Skip to content

Key Concepts

  • Relational DBs are used for data storage. Even a file can be used to store data, but relational DBs are designed with specific goals:
    • Efficiency
    • Ease of access and management
    • Organized
    • Handle relations between data (represented as tables)
  • Transaction: a unit of work that can comprise multiple statements, executed together
  • ACID properties

    Set of properties that guarantee data integrity of DB transactions

    • Atomicity: Each transaction is atomic (succeeds or fails completely)
    • Consistency: Transactions only result in valid state (which includes rules, constraints, triggers etc.)
    • Isolation: Each transaction is executed independently of others safely within a concurrent system
    • Durability: Completed transactions will not be lost due to any later failures

    Let’s take some examples to illustrate the above properties.

    • Account A has a balance of ₹200 & B has ₹400. Account A is transferring ₹100 to Account B. This transaction has a deduction from sender and an addition into the recipient’s balance. If the first operation passes successfully while the second fails, A’s balance would be ₹100 while B would be having ₹400 instead of ₹500. Atomicity in a DB ensures this partially failed transaction is rolled back.
    • If the second operation above fails, it leaves the DB inconsistent (sum of balance of accounts before and after the operation is not the same). Consistency ensures that this does not happen.
    • There are three operations, one to calculate interest for A’s account, another to add that to A’s account, then transfer ₹100 from B to A. Without isolation guarantees, concurrent execution of these 3 operations may lead to a different outcome every time.
    • What happens if the system crashes before the transactions are written to disk? Durability ensures that the changes are applied correctly during recovery.
    • Relational data
    • Tables represent relations
    • Columns (fields) represent attributes
    • Rows are individual records
    • Schema describes the structure of DB
    • SQL

    A query language to interact with and manage data.

    CRUD operations - create, read, update, delete queries

    Management operations - create DBs/tables/indexes etc, backup, import/export, users, access controls

    Exercise: Classify the below queries into the four types - DDL (definition), DML(manipulation), DCL(control) and TCL(transactions) and explain in detail.

    insert, create, drop, delete, update, commit, rollback, truncate, alter, grant, revoke
    

    You can practise these in the lab section.

  • Constraints

    Rules for data that can be stored. Query fails if you violate any of these defined on a table.

    Primary key: one or more columns that contain UNIQUE values, and cannot contain NULL values. A table can have only ONE primary key. An index on it is created by default.
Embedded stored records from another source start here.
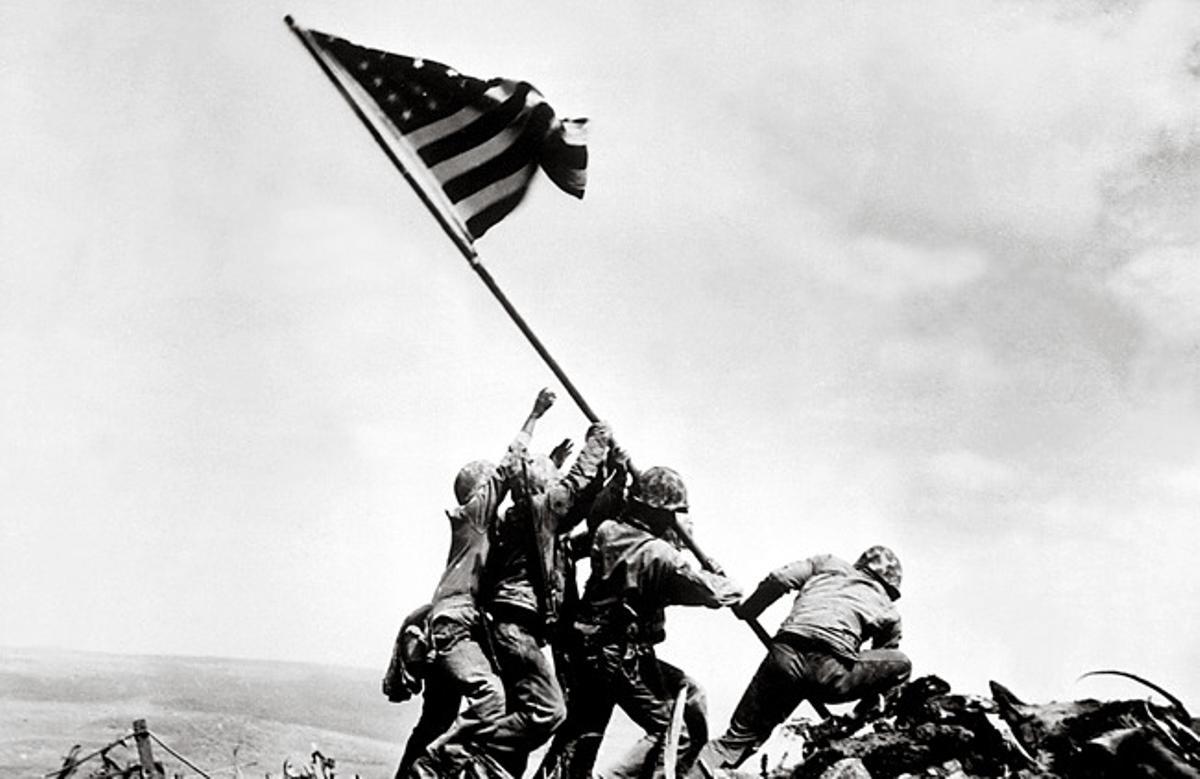 Historia de la foto que simbolizó el fin de la II Guerra Mundial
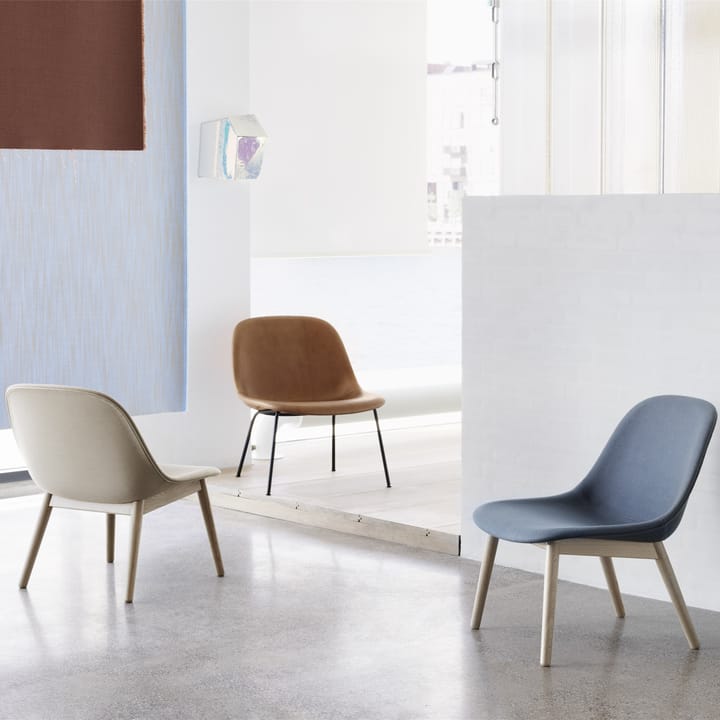 Fiber Lounge καρέκλα με ξύλινα πόδια από δρυός, Steel cut trio 236 Muuto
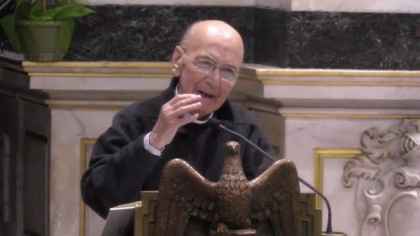 Fra cielo e mare, la camminata in memoria di don Mario Rollando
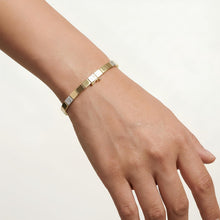 Load image into Gallery viewer, 14k Two-Tone Gold 4.8mm Brick Nail Head Lock Hardware Link Bracelet, 7 Inch
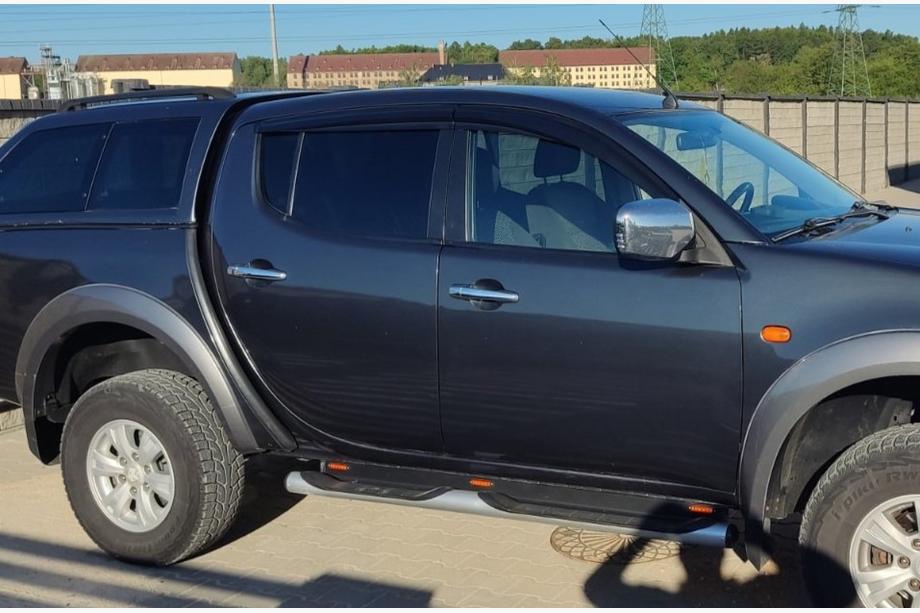 Mitsubishi L200 2006–2015 Ofuky okien (4 ks, Sunplex Sport) Fotografia 3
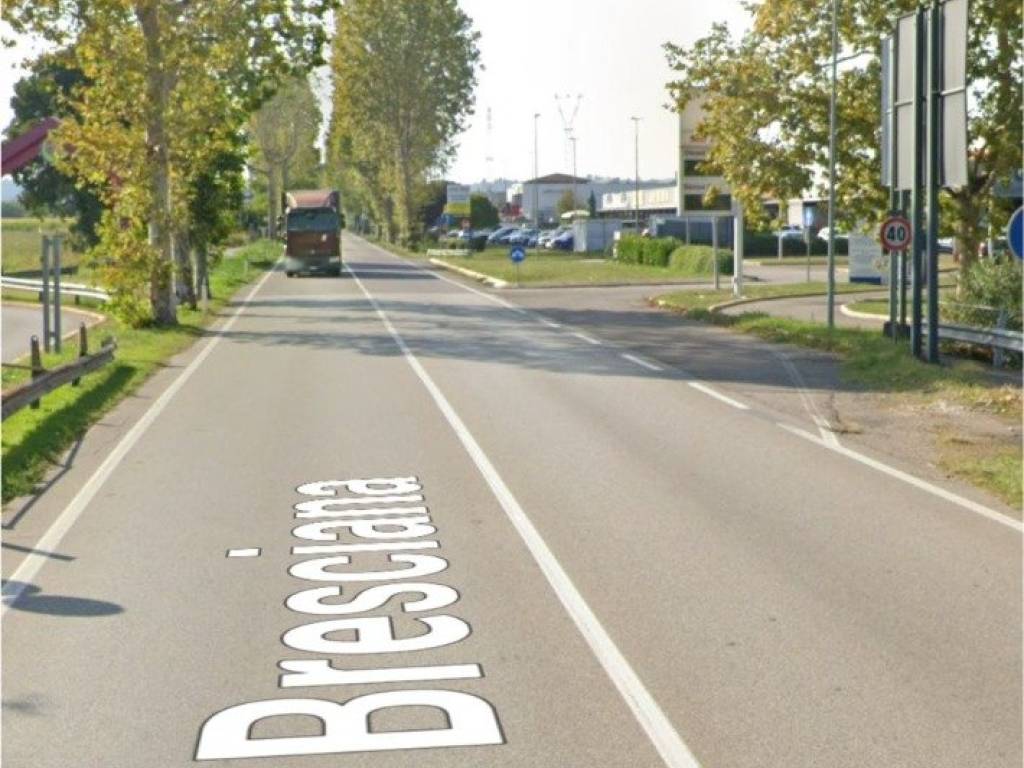 negozio in vendita a Sona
    Foreign key: links two tables together. Its value(s) match a primary key in a different table \ Not null: Does not allow null values \ Unique: Value of column must be unique across all rows \ Default: Provides a default value for a column if none is specified during insert

    Check: Allows only particular values (like Balance >= 0)

  • Indexes

    Most indexes use B+ tree structure.

    Why use them: Speeds up queries (in large tables that fetch only a few rows, min/max queries, by eliminating rows from consideration etc)

    Types of indexes: unique, primary key, fulltext, secondary

    Write-heavy loads, mostly full table scans or accessing large number of rows etc. do not benefit from indexes

  • Joins

    Allows you to fetch related data from multiple tables, linking them together with some common field. Powerful but also resource-intensive and makes scaling databases difficult. This is the cause of many slow performing queries when run at scale, and the solution is almost always to find ways to reduce the joins.

  • Access control

    DBs have privileged accounts for admin tasks, and regular accounts for clients. There are finegrained controls on what actions(DDL, DML etc. discussed earlier )are allowed for these accounts.

    DB first verifies the user credentials (authentication), and then examines whether this user is permitted to perform the request (authorization) by looking up these information in some internal tables.

    Other controls include activity auditing that allows examining the history of actions done by a user, and resource limits which define the number of queries, connections etc. allowed.

Commercial, closed source - Oracle, Microsoft SQL Server, IBM DB2

Open source with optional paid support - MySQL, MariaDB, PostgreSQL

Individuals and small companies have always preferred open source DBs because of the huge cost associated with commercial software.

In recent times, even large organizations have moved away from commercial software to open source alternatives because of the flexibility and cost savings associated with it.

Lack of support is no longer a concern because of the paid support available from the developer and third parties.

MySQL is the most widely used open source DB, and it is widely supported by hosting providers, making it easy for anyone to use. It is part of the popular Linux-Apache-MySQL-PHP (LAMP) stack that became popular in the 2000s. We have many more choices for a programming language, but the rest of that stack is still widely used.